Lunedì 19 settembre, alle 8 di mattina, nel giardino della stazione San Giovanni di Como, circa 300 migranti, in buona parte etiopi Oromo, non avevano alcuna intenzione di entrare al nuovo centro di accoglienza.
Oggi, a distanza di quasi 100 giorni e dopo uno sgombero “soft”, lo spazio verde dello scalo ferroviario, vuoto e presidiato costantemente dalle forze dell’ordine, non è più luogo di accampamento. Lavora, invece, a pieno regime lo spazio governativo gestito dalla Croce Rossa Italiana, nato con l’obiettivo di accogliere in misura temporanea i migranti e, al contempo, orientarli circa il percorso dell’accoglienza.

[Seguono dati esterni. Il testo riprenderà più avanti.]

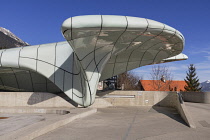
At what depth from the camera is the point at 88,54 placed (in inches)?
614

Gli ultimi dati forniti dalla Prefettura, aggiornati a fine novembre, parlano di circa 1.800 persone transitate, anche per poche ore, dalla struttura, di cui due terzi minori. In generale, la grandissima parte delle persone si è fermata poco, magari solo alcuni giorni. A causa di questa mobilità continua, spiega la Prefettura, sono una piccola parte quelli su cui è stato possibile strutturare dall’inizio alla fine un percorso con orientamento sulle opportunità di protezione, ricostruzione della propria storia e accompagnamento. Sulla durata del campo, sempre la Prefettura specifica come quella del 31 dicembre – data inizialmente indicata per la chiusura del centro di accoglienza – non sia una deadline, e che continuerà finché sussisteranno le necessità. Visti i numeri, è difficile pensare a una chiusura entro fine anno.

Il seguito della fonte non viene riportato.